• **Instruction**:
Rewrite the lines below as a JSON list of strings, one string per line, with blank lines and the pictures omitted.

• **Data section**:
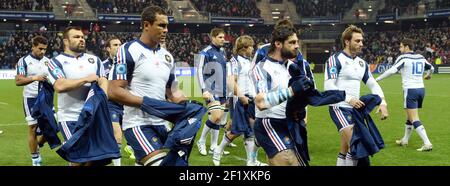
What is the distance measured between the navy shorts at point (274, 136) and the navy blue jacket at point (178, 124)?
116 cm

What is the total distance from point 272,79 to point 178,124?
1.42 metres

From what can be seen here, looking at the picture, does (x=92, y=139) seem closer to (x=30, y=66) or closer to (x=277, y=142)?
(x=277, y=142)

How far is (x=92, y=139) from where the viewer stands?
558 cm

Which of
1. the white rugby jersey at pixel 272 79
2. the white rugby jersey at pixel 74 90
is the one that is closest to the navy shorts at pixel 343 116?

• **The reply**:
[
  "What is the distance measured between the navy shorts at point (274, 136) and the navy blue jacket at point (178, 124)?",
  "116 cm",
  "What is the total distance from point 272,79 to point 178,124?",
  "1.42 metres",
  "From what can be seen here, looking at the picture, does (x=92, y=139) seem closer to (x=30, y=66) or closer to (x=277, y=142)?",
  "(x=277, y=142)",
  "How far is (x=92, y=139) from where the viewer stands?",
  "558 cm",
  "Which of",
  "1. the white rugby jersey at pixel 272 79",
  "2. the white rugby jersey at pixel 74 90",
  "is the one that is closest to the navy shorts at pixel 343 116?"
]